What are thecal sac tumors?
Your thecal sac is the long, slender membrane that contains your spinal cord and many of the other delicate nerve tissues that make up your nervous system. In some cases, the thecal sac may be invaded or compressed by a slipped disc or other spinal injury that forces a piece of bone or cartilage into the sac. In other cases, benign or malignant tumors may form inside the thecal sac, compressing the spinal cord and leading to pain and weakness. If these tumors aren't removed and continue to grow, you could find yourself eventually facing paralysis as the tumors cut off signals from your brain to your lower spinal cord.

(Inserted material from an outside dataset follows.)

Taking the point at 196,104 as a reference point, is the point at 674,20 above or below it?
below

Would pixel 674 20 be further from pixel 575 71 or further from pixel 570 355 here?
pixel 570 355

What are your treatment options to reduce the pain and limited range of motion that can be caused by these tumors?
While malignant thecal sac tumors caused by cancer or other serious illnesses can sometimes be reduced in size (or even eliminated) through chemotherapy or radiation, benign tumors are generally removed through spinal surgery. Although an orthopedic surgeon should be able to perform this procedure with minimal complications, those dealing with multiple or large tumors may want to enlist the services of a neurologist to ensure that the removal of these tumors doesn't cause any more damage to your spinal cord.
Thecal sac surgery is performed under general anesthesia, and it may require you to spend the night in the hospital after your surgery for observation. However, this surgery requires only a small incision in your spine and should allow you to recover at home in relative comfort. You'll be able to take anti-inflammatory drugs (like ibuprofen or naproxen sodium) to help reduce inflammation and pain from the surgical site during your recovery period. After your surgeon gives you the green light, you'll be able to engage in normal activities and even contact sports without fear of causing permanent spinal damage.